After seeing the above image at Feministing yesterday, there was a little celebration going on in my heart.  I felt really joyful at this message and its getting out there.  Even though I’m usually opposed to talk about what “real men” do and don’t do, so long as those messages exist, this is definitely the kind I want around.

I saw the note at the bottom of the post, stating that the image had been defaced, but didn’t notice the links and assumed it was a mere reference to the tear at the top.  That was annoying, but also not particularly surprising.  It wasn’t until today, at Sociological Images, that I saw what was actually done to it.  It’s below the jump, as it could easily be considered very triggering.

Sociological Images describes this quite rightly as defending privilege.  I think it’s also pretty indisputably defending rape culture.  And all I can really say to it is this:

And they say that feminists hate men.  But we’re not the ones who think that raping is an identifying characteristic inherent to all who “deserve” the title.

Thankfully, the woman who took the picture also apparently removed the flier from the wall so that it wouldn’t trigger other passersby, who were just trying to get somewhere without a reminder of how much our society still hates them.  But that’s not really the point, is it?  The point is that someone felt hostile enough towards women’s bodily autonomy and sexual rights to have taken out the exacto knife.

Indeed, I’m now counting down the minutes until someone feels the need to tell me that I just can’t take a joke.


40 thoughts on Anti-Feminist Vandalism

  1. It’s not a joke and it’s not funny. It’s not even anti-feminist, it’s plain sick fucking misogyny. It’s the result of millennia of patriarchal inculcation that woman’s essence is vaginal and that it belongs to man. Autonomy be damned. After 50 years of fighting this, it still makes me sick. And to think that evo-psych portrays it as an inevitable evolutionary attribute just contributes to its repulsive expression. Those who excuse should be excoriated. Those who abuse should be eliminated.

Spatial reasoning records:
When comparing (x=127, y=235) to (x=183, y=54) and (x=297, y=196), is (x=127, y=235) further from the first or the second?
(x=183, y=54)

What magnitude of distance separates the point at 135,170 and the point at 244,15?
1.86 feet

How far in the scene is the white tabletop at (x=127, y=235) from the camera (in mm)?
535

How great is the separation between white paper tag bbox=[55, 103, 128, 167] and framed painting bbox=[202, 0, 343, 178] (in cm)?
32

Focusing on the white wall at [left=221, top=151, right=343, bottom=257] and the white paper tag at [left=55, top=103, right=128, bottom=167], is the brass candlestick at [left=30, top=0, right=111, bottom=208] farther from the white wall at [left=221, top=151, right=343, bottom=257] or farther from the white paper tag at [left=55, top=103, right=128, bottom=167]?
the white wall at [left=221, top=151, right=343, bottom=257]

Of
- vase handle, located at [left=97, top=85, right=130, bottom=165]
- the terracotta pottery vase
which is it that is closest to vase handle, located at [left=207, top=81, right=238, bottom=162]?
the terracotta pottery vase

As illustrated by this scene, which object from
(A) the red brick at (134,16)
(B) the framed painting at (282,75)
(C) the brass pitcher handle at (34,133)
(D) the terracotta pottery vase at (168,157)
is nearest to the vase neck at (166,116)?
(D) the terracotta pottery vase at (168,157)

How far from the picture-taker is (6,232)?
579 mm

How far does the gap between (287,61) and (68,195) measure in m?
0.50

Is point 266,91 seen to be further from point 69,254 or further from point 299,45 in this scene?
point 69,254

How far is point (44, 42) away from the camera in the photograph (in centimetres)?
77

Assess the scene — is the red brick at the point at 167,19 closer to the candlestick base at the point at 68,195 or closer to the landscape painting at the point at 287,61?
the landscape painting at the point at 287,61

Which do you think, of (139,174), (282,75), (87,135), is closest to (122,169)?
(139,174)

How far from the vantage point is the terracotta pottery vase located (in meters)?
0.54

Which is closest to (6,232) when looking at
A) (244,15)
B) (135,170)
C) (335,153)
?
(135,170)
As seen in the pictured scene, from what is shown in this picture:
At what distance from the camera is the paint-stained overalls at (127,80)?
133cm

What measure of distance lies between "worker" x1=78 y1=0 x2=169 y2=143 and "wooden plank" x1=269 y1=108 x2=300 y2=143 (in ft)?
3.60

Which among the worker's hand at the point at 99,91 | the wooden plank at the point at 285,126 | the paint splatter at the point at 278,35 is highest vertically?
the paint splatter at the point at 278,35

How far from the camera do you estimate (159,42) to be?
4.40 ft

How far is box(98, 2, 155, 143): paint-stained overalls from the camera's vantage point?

▸ **AIM**
According to the post on anti-feminist vandalism, on which site did the writer see what had actually been done to the image? Please answer briefly. This material was drawn from a separate source.

▸ **EXERCISE RESULT**
Sociological Images.